Heine-Porel from Bolzano-Weierstrass

[soopo]

Homework Statement

How can you prove Heine-Porel (unit interval is compact) theorem by Bolzano-Weierstrass theorem (there is a limit in a continuous and bounded interval)?

The Attempt at a Solution

Compact means that the sequence is complete and totally bounded.

Unit interval perhaps means a bounded interval of an unit length.

I do not see how the continuity in Bolzano-Weierstrass theorem is related to
Heine-Porel theorem.

 

[lanedance]

Hi soopo - disclaimer first as I'm fairly new to this stuff myself

i think the Heine-Borel theorem actually states that a subsapce of Rⁿ is compact iff it is closed & bounded

defintion of compact is for every open cover, there exists a finite subcover
http://en.wikipedia.org/wiki/Open_cover

bolzano theorem states that each bounded sequence in Rⁿ has a convergent subsequence.
http://en.wikipedia.org/wiki/Bolzano-Weierstrass_theorem

so start by assuming you have a closed & bounded set eg. [0,1]. Then try & show its compact... and then the other way.. and how can you relate the Bolzano conditions to the compactness cover defintion & can you find a path between them?

by the way you would have a better chance of getting answered on the calculus part of this forum... Dick & HallsofIvy would rip through it

 

[HallsofIvy]

what "continuity" are you talking about? Bolzano-Weierstrasse says that every bounded sequence of real numbers contains a convergent subsequence. That says nothing about "continuity". I don't understand what you mean by "continuous interval"- it might be a language problem- "connected interval"?

Essentially, the proof that "Bolzano-Weierstrasse" implies "Heine-Borel" uses the fact that a sequence in a closed and bounded set (or, specifically, [0, 1]) is bounded because the set is bouded, so, by Bolzano-Weierstrasse, contains a convergent subsequence. The fact that the set is closed the implies that convergent subsequence converges to a point in the set and so Heine-Borel.

 

[soopo]

Essentially, the proof that "Bolzano-Weierstrasse" implies "Heine-Borel" uses the fact that a sequence in a closed and bounded set (or, specifically, [0, 1]) is bounded because the set is bouded, so, by Bolzano-Weierstrasse, contains a convergent subsequence. The fact that the set is closed the implies that convergent subsequence converges to a point in the set and so Heine-Borel.
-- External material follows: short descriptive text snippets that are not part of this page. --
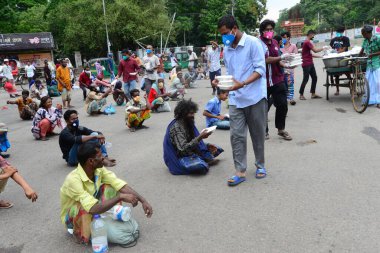Bangladeş, Dhaka 'daki Dhaka Üniversitesi Kampüsü bölgesinde 3 Haziran 2020' de meydana gelen koronavirüs salgını sırasında evsizler arasında gıda dağıtımı yapan Dhaka Üniversitesi öğrencileri. 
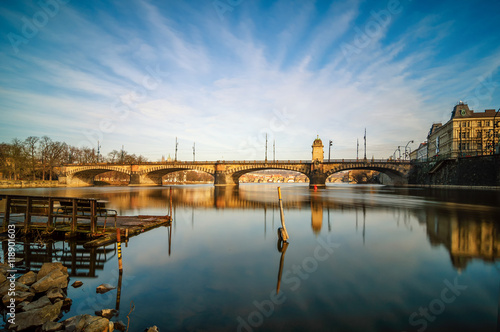 Amazing sunrise view at Vltava river bridge and boat with clear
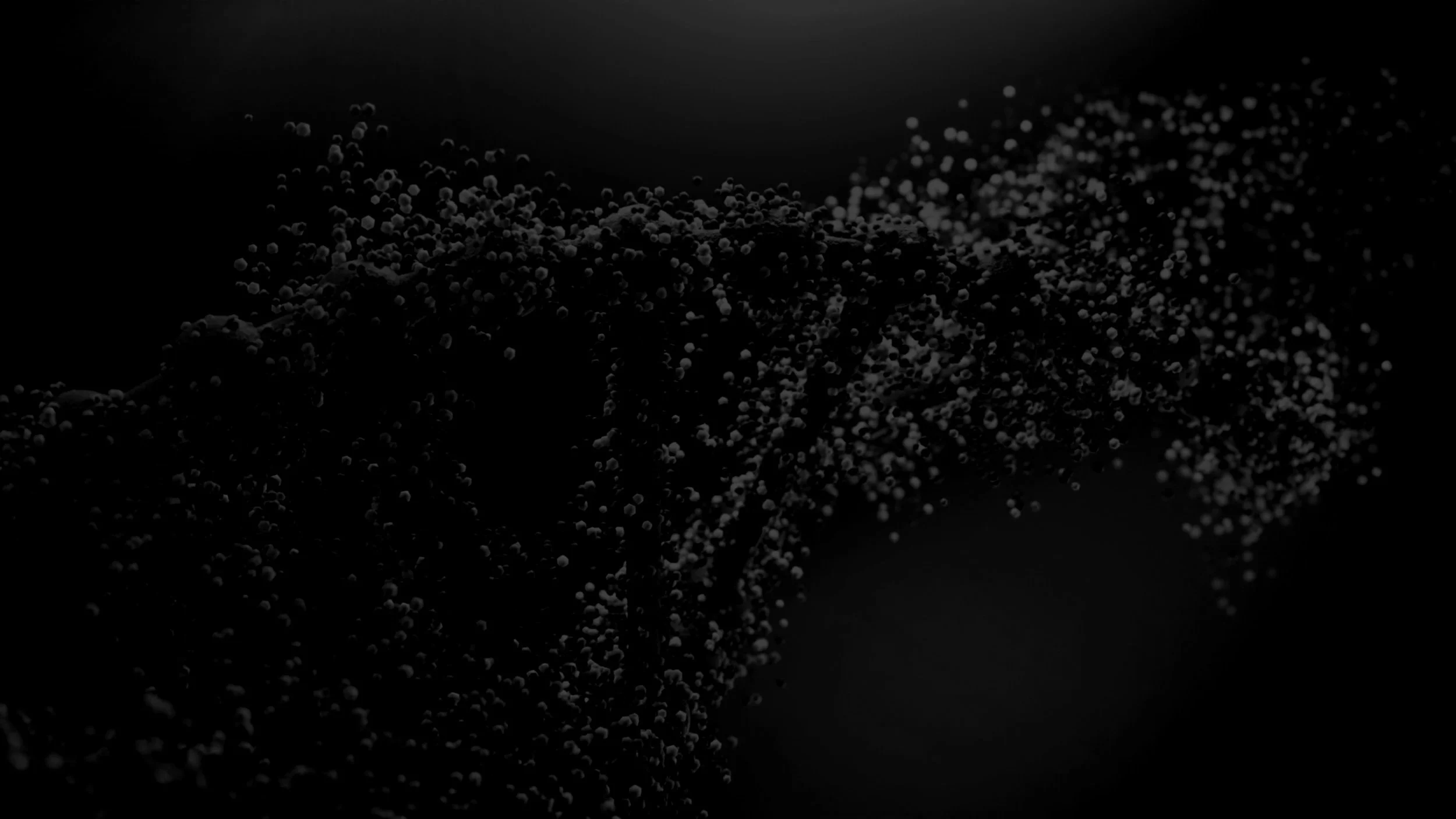 A dark background with scattered small white particles resembling snow or dust in a swirling pattern.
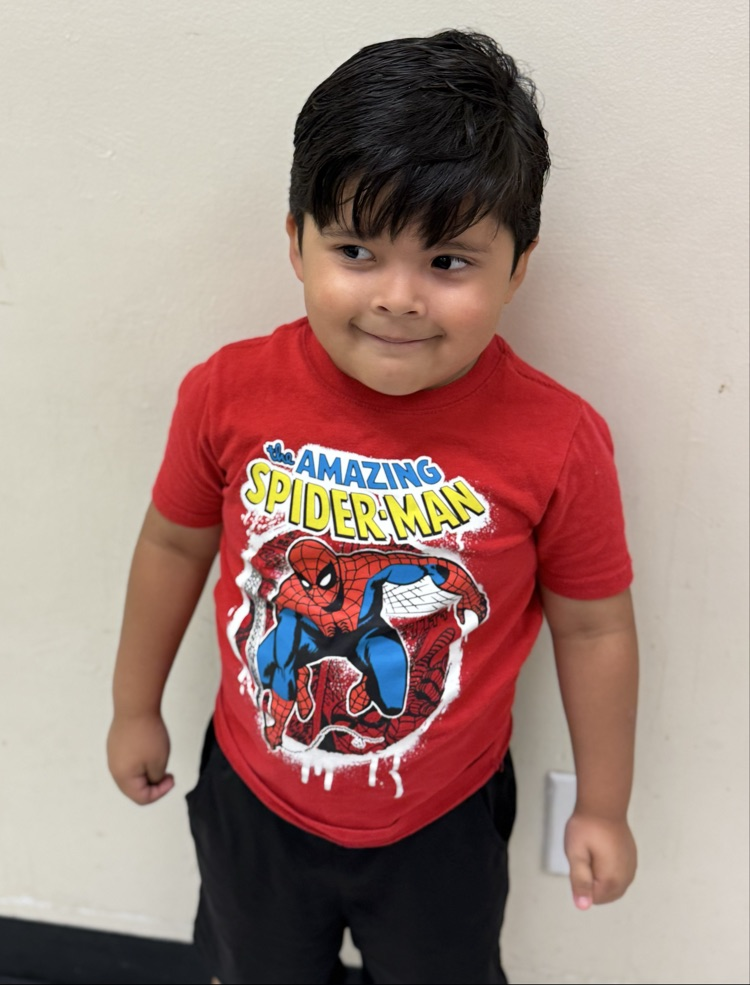 students in superhero shirts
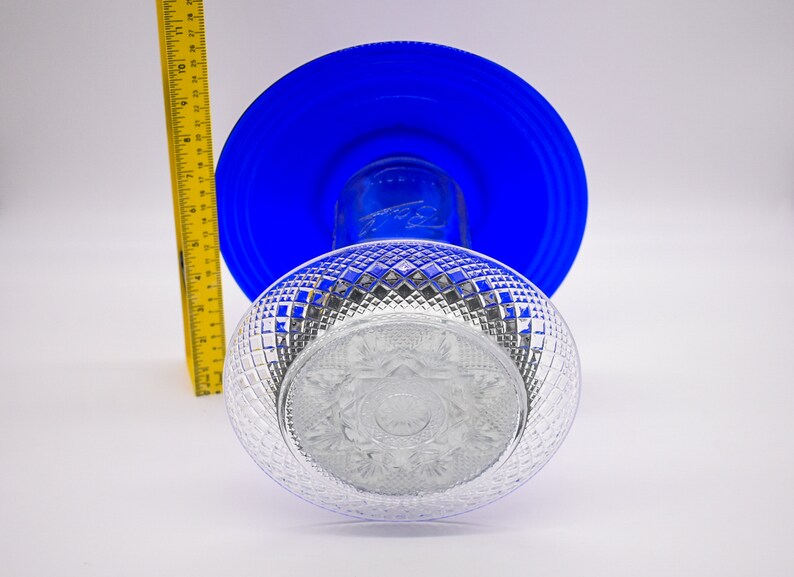 May include: A clear glass bowl with a diamond pattern sits on top of a blue glass plate. The bowl has a decorative design in the center.
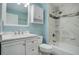 Bathroom features a tub, shower, updated vanity with ample storage, a mirror, and a medicine cabinet at 4542 S Quintero St, Aurora, CO 80015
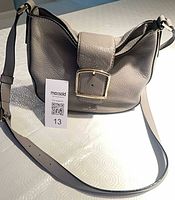 Full view of grey Kate Spade crossbody bag showing strap and shape
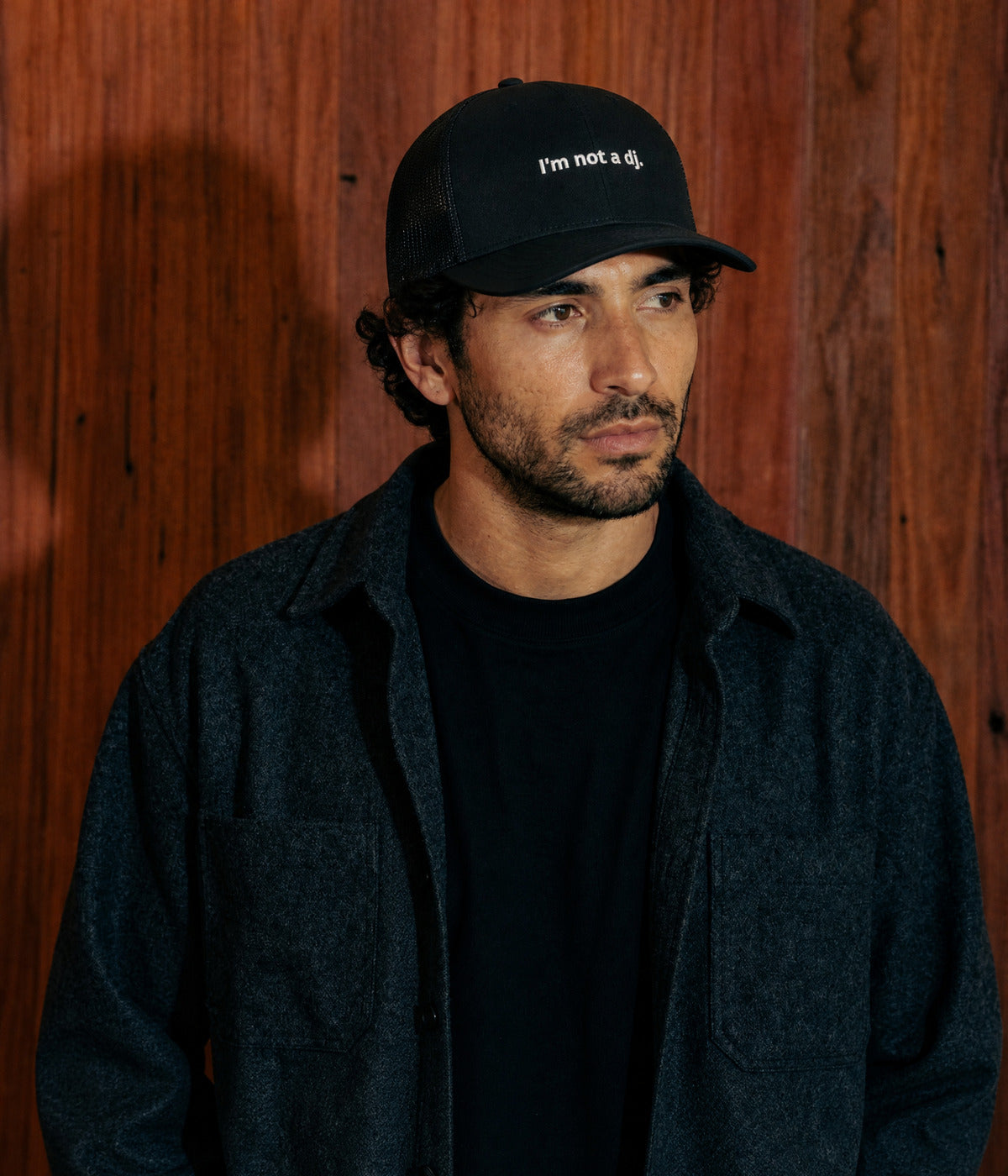 NOT A DJ TRUCKER. BLACK worn by a man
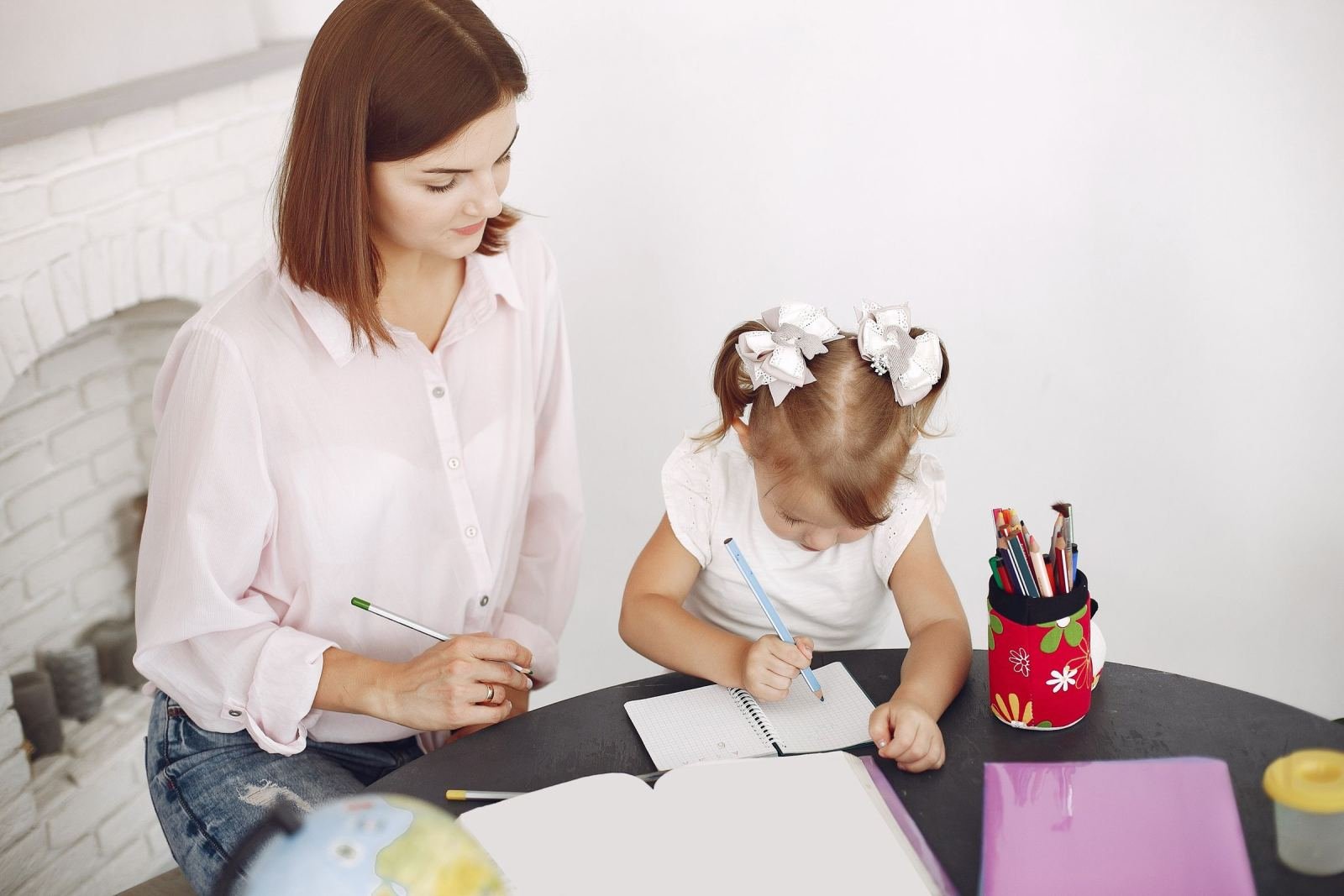 A woman and a young girl write in a notebook together at a table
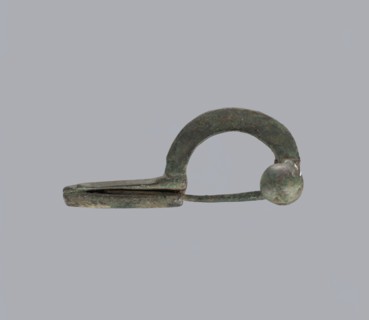 Onion-shaped fibula, Italy. Bronze fibula with a hinged structure and an arched ring made from a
The reason why B-W theorem implies Heine-Borel is that B-W tells us that a closed and bounded set (eg [0, 1]) contains a convergent subsequence.

I don't understand what you mean by "continuous interval"- it might be a language problem- "connected interval"?

I have been using a continuous interval as a synonym for a connected interval.
It seems that my convention is false.

Thank you for your reply!